**AIM OF THE TASK**
Every entry needs to be given again exactly as it reads.

Records contained in a dataset
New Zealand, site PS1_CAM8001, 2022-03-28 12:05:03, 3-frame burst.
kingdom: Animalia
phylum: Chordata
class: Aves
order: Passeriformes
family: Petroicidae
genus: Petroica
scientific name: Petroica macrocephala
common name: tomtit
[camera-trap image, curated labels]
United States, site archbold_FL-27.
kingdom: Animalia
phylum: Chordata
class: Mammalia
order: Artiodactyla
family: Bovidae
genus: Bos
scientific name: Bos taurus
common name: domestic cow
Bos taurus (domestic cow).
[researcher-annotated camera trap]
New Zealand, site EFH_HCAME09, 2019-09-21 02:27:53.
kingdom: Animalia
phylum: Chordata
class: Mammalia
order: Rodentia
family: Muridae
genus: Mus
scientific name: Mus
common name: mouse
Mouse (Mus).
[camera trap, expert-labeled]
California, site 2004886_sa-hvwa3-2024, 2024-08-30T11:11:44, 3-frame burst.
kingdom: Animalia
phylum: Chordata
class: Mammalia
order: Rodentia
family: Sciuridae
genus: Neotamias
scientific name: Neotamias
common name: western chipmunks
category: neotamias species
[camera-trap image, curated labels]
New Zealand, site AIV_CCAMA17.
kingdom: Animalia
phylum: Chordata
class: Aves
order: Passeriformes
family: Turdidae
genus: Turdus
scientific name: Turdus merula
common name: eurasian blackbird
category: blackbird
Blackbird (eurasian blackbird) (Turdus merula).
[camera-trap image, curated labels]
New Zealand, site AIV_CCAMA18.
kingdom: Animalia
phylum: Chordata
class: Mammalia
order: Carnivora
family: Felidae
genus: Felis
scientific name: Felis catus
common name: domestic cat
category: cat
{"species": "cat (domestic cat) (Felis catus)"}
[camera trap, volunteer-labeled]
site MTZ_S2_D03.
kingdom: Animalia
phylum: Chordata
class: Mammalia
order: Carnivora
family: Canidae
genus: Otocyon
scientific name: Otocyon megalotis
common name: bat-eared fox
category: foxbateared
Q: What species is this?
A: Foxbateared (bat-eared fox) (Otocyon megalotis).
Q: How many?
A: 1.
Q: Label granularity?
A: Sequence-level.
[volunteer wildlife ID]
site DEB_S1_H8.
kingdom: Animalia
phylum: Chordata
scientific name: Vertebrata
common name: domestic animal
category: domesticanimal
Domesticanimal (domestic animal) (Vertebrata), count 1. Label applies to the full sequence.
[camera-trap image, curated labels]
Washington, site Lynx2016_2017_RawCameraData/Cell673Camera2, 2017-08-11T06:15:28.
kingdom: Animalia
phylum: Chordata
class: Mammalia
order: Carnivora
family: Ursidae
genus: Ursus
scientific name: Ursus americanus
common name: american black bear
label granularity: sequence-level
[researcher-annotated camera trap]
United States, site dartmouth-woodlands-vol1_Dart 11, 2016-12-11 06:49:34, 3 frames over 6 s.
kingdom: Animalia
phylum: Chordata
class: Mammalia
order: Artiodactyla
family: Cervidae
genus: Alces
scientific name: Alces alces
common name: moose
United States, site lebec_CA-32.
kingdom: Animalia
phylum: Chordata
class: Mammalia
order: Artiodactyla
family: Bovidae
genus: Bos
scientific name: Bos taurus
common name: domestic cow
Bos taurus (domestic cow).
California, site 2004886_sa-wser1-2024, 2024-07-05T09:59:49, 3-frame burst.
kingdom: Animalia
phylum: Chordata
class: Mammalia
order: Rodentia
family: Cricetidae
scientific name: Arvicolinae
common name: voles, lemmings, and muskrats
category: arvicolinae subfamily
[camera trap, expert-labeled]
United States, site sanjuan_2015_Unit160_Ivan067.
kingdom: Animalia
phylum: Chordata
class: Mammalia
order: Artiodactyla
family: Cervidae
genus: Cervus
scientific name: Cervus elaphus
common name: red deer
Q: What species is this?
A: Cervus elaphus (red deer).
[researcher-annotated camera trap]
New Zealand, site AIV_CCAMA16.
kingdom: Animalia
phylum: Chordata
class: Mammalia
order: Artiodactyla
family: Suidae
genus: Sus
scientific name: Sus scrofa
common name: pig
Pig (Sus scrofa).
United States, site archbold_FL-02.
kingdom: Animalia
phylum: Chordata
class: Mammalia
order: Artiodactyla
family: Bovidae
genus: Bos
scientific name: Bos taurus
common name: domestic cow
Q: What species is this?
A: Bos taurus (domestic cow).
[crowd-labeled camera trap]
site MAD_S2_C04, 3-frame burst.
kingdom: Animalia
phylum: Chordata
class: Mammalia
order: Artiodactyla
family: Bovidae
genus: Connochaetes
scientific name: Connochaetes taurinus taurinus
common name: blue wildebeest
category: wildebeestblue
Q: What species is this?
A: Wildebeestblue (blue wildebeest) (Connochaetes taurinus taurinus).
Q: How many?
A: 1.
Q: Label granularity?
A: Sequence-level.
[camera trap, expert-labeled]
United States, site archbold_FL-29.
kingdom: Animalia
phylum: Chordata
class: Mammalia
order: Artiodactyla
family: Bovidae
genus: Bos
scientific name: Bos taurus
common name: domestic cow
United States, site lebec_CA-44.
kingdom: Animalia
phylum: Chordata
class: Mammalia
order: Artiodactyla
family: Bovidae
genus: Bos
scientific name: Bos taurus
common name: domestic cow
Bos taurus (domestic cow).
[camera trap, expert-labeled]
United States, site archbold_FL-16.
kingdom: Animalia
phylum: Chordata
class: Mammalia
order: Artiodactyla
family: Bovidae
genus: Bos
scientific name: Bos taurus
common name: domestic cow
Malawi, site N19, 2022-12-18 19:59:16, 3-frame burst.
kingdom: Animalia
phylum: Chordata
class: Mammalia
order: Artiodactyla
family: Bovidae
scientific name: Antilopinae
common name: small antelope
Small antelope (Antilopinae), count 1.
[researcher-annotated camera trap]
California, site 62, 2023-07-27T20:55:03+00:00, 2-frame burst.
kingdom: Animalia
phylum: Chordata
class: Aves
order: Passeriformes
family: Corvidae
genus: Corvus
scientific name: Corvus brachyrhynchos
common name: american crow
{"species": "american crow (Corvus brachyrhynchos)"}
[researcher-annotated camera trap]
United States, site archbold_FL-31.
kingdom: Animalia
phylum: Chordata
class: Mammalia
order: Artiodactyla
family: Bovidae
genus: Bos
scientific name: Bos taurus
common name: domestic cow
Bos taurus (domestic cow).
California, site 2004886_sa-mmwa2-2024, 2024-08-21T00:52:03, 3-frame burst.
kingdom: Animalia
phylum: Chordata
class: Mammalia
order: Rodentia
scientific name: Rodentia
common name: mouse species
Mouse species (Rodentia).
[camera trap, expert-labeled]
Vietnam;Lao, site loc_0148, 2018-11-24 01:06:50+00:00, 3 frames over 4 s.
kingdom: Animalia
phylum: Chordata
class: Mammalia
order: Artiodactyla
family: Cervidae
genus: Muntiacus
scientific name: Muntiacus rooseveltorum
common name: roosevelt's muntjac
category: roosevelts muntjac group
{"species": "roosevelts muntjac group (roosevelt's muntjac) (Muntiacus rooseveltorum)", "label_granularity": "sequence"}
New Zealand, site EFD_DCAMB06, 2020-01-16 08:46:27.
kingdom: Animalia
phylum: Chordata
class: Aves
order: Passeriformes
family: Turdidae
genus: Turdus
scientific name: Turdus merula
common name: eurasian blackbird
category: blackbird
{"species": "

**REPLY**
New Zealand, site PS1_CAM8001, 2022-03-28 12:05:03, 3-frame burst.
kingdom: Animalia
phylum: Chordata
class: Aves
order: Passeriformes
family: Petroicidae
genus: Petroica
scientific name: Petroica macrocephala
common name: tomtit
[camera-trap image, curated labels]
United States, site archbold_FL-27.
kingdom: Animalia
phylum: Chordata
class: Mammalia
order: Artiodactyla
family: Bovidae
genus: Bos
scientific name: Bos taurus
common name: domestic cow
Bos taurus (domestic cow).
[researcher-annotated camera trap]
New Zealand, site EFH_HCAME09, 2019-09-21 02:27:53.
kingdom: Animalia
phylum: Chordata
class: Mammalia
order: Rodentia
family: Muridae
genus: Mus
scientific name: Mus
common name: mouse
Mouse (Mus).
[camera trap, expert-labeled]
California, site 2004886_sa-hvwa3-2024, 2024-08-30T11:11:44, 3-frame burst.
kingdom: Animalia
phylum: Chordata
class: Mammalia
order: Rodentia
family: Sciuridae
genus: Neotamias
scientific name: Neotamias
common name: western chipmunks
category: neotamias species
[camera-trap image, curated labels]
New Zealand, site AIV_CCAMA17.
kingdom: Animalia
phylum: Chordata
class: Aves
order: Passeriformes
family: Turdidae
genus: Turdus
scientific name: Turdus merula
common name: eurasian blackbird
category: blackbird
Blackbird (eurasian blackbird) (Turdus merula).
[camera-trap image, curated labels]
New Zealand, site AIV_CCAMA18.
kingdom: Animalia
phylum: Chordata
class: Mammalia
order: Carnivora
family: Felidae
genus: Felis
scientific name: Felis catus
common name: domestic cat
category: cat
{"species": "cat (domestic cat) (Felis catus)"}
[camera trap, volunteer-labeled]
site MTZ_S2_D03.
kingdom: Animalia
phylum: Chordata
class: Mammalia
order: Carnivora
family: Canidae
genus: Otocyon
scientific name: Otocyon megalotis
common name: bat-eared fox
category: foxbateared
Q: What species is this?
A: Foxbateared (bat-eared fox) (Otocyon megalotis).
Q: How many?
A: 1.
Q: Label granularity?
A: Sequence-level.
[volunteer wildlife ID]
site DEB_S1_H8.
kingdom: Animalia
phylum: Chordata
scientific name: Vertebrata
common name: domestic animal
category: domesticanimal
Domesticanimal (domestic animal) (Vertebrata), count 1. Label applies to the full sequence.
[camera-trap image, curated labels]
Washington, site Lynx2016_2017_RawCameraData/Cell673Camera2, 2017-08-11T06:15:28.
kingdom: Animalia
phylum: Chordata
class: Mammalia
order: Carnivora
family: Ursidae
genus: Ursus
scientific name: Ursus americanus
common name: american black bear
label granularity: sequence-level
[researcher-annotated camera trap]
United States, site dartmouth-woodlands-vol1_Dart 11, 2016-12-11 06:49:34, 3 frames over 6 s.
kingdom: Animalia
phylum: Chordata
class: Mammalia
order: Artiodactyla
family: Cervidae
genus: Alces
scientific name: Alces alces
common name: moose
United States, site lebec_CA-32.
kingdom: Animalia
phylum: Chordata
class: Mammalia
order: Artiodactyla
family: Bovidae
genus: Bos
scientific name: Bos taurus
common name: domestic cow
Bos taurus (domestic cow).
California, site 2004886_sa-wser1-2024, 2024-07-05T09:59:49, 3-frame burst.
kingdom: Animalia
phylum: Chordata
class: Mammalia
order: Rodentia
family: Cricetidae
scientific name: Arvicolinae
common name: voles, lemmings, and muskrats
category: arvicolinae subfamily
[camera trap, expert-labeled]
United States, site sanjuan_2015_Unit160_Ivan067.
kingdom: Animalia
phylum: Chordata
class: Mammalia
order: Artiodactyla
family: Cervidae
genus: Cervus
scientific name: Cervus elaphus
common name: red deer
Q: What species is this?
A: Cervus elaphus (red deer).
[researcher-annotated camera trap]
New Zealand, site AIV_CCAMA16.
kingdom: Animalia
phylum: Chordata
class: Mammalia
order: Artiodactyla
family: Suidae
genus: Sus
scientific name: Sus scrofa
common name: pig
Pig (Sus scrofa).
United States, site archbold_FL-02.
kingdom: Animalia
phylum: Chordata
class: Mammalia
order: Artiodactyla
family: Bovidae
genus: Bos
scientific name: Bos taurus
common name: domestic cow
Q: What species is this?
A: Bos taurus (domestic cow).
[crowd-labeled camera trap]
site MAD_S2_C04, 3-frame burst.
kingdom: Animalia
phylum: Chordata
class: Mammalia
order: Artiodactyla
family: Bovidae
genus: Connochaetes
scientific name: Connochaetes taurinus taurinus
common name: blue wildebeest
category: wildebeestblue
Q: What species is this?
A: Wildebeestblue (blue wildebeest) (Connochaetes taurinus taurinus).
Q: How many?
A: 1.
Q: Label granularity?
A: Sequence-level.
[camera trap, expert-labeled]
United States, site archbold_FL-29.
kingdom: Animalia
phylum: Chordata
class: Mammalia
order: Artiodactyla
family: Bovidae
genus: Bos
scientific name: Bos taurus
common name: domestic cow
United States, site lebec_CA-44.
kingdom: Animalia
phylum: Chordata
class: Mammalia
order: Artiodactyla
family: Bovidae
genus: Bos
scientific name: Bos taurus
common name: domestic cow
Bos taurus (domestic cow).
[camera trap, expert-labeled]
United States, site archbold_FL-16.
kingdom: Animalia
phylum: Chordata
class: Mammalia
order: Artiodactyla
family: Bovidae
genus: Bos
scientific name: Bos taurus
common name: domestic cow
Malawi, site N19, 2022-12-18 19:59:16, 3-frame burst.
kingdom: Animalia
phylum: Chordata
class: Mammalia
order: Artiodactyla
family: Bovidae
scientific name: Antilopinae
common name: small antelope
Small antelope (Antilopinae), count 1.
[researcher-annotated camera trap]
California, site 62, 2023-07-27T20:55:03+00:00, 2-frame burst.
kingdom: Animalia
phylum: Chordata
class: Aves
order: Passeriformes
family: Corvidae
genus: Corvus
scientific name: Corvus brachyrhynchos
common name: american crow
{"species": "american crow (Corvus brachyrhynchos)"}
[researcher-annotated camera trap]
United States, site archbold_FL-31.
kingdom: Animalia
phylum: Chordata
class: Mammalia
order: Artiodactyla
family: Bovidae
genus: Bos
scientific name: Bos taurus
common name: domestic cow
Bos taurus (domestic cow).
California, site 2004886_sa-mmwa2-2024, 2024-08-21T00:52:03, 3-frame burst.
kingdom: Animalia
phylum: Chordata
class: Mammalia
order: Rodentia
scientific name: Rodentia
common name: mouse species
Mouse species (Rodentia).
[camera trap, expert-labeled]
Vietnam;Lao, site loc_0148, 2018-11-24 01:06:50+00:00, 3 frames over 4 s.
kingdom: Animalia
phylum: Chordata
class: Mammalia
order: Artiodactyla
family: Cervidae
genus: Muntiacus
scientific name: Muntiacus rooseveltorum
common name: roosevelt's muntjac
category: roosevelts muntjac group
{"species": "roosevelts muntjac group (roosevelt's muntjac) (Muntiacus rooseveltorum)", "label_granularity": "sequence"}
New Zealand, site EFD_DCAMB06, 2020-01-16 08:46:27.
kingdom: Animalia
phylum: Chordata
class: Aves
order: Passeriformes
family: Turdidae
genus: Turdus
scientific name: Turdus merula
common name: eurasian blackbird
category: blackbird
{"species": "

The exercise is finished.